+++ Exercise data

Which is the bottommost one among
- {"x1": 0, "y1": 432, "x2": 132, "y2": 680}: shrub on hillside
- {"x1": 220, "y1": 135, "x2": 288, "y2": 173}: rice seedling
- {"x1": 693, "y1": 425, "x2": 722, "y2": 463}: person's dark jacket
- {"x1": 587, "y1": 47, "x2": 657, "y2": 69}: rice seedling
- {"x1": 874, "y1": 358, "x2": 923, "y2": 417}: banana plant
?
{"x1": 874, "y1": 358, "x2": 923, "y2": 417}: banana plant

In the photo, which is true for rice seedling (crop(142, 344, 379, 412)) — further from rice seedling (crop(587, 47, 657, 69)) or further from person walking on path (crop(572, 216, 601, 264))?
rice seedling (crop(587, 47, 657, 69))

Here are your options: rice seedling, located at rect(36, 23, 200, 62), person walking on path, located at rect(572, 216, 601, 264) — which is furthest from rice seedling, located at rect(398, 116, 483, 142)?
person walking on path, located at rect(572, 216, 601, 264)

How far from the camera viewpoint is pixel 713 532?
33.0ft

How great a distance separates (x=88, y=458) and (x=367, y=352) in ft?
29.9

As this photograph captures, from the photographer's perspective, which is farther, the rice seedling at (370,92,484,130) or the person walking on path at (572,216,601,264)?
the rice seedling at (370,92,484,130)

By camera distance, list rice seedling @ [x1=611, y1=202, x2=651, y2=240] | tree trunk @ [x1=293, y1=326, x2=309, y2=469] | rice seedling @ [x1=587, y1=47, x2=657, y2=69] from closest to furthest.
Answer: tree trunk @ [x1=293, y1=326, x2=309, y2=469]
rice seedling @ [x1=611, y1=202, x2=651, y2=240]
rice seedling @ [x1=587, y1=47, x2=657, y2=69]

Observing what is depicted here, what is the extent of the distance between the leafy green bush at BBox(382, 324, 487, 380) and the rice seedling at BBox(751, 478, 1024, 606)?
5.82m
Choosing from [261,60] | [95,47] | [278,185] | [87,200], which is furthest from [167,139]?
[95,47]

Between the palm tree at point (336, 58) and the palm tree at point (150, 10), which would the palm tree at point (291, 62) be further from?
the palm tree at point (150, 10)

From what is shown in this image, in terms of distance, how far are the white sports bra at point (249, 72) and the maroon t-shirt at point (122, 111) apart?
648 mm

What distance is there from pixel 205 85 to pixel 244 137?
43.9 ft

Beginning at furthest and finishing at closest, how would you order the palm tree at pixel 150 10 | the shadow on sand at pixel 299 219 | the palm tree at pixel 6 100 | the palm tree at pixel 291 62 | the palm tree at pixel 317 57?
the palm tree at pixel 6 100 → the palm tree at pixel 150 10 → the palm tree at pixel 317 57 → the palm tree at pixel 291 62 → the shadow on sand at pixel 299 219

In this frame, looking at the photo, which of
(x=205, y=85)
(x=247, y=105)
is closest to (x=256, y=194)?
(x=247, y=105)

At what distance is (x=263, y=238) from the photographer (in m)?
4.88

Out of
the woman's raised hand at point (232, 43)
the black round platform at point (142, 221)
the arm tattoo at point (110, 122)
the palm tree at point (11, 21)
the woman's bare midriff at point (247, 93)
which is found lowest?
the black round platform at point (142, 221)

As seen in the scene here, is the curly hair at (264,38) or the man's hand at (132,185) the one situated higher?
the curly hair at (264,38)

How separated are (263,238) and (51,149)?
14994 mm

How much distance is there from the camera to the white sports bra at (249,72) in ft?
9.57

++++++

## The problem
Copy out the rows above verbatim, from the line containing "Choosing from [261,60]" through the line containing "the palm tree at pixel 6 100 →", including both of those lines.

## Full solution
Choosing from [261,60] | [95,47] | [278,185] | [87,200], which is furthest from [167,139]?
[95,47]

Between the palm tree at point (336, 58) and the palm tree at point (150, 10), which would the palm tree at point (291, 62) be further from?
the palm tree at point (150, 10)

From what is shown in this image, in terms of distance, how far are the white sports bra at point (249, 72) and the maroon t-shirt at point (122, 111) apart?
648 mm

What distance is there from pixel 205 85 to pixel 244 137?
43.9 ft

Beginning at furthest and finishing at closest, how would you order the palm tree at pixel 150 10 | the shadow on sand at pixel 299 219 | the palm tree at pixel 6 100 | the palm tree at pixel 291 62 | the palm tree at pixel 317 57?
the palm tree at pixel 6 100 → the palm tree at pixel 150 10 → the palm tree at pixel 317 57 → the palm tree at pixel 291 62 → the shadow on sand at pixel 299 219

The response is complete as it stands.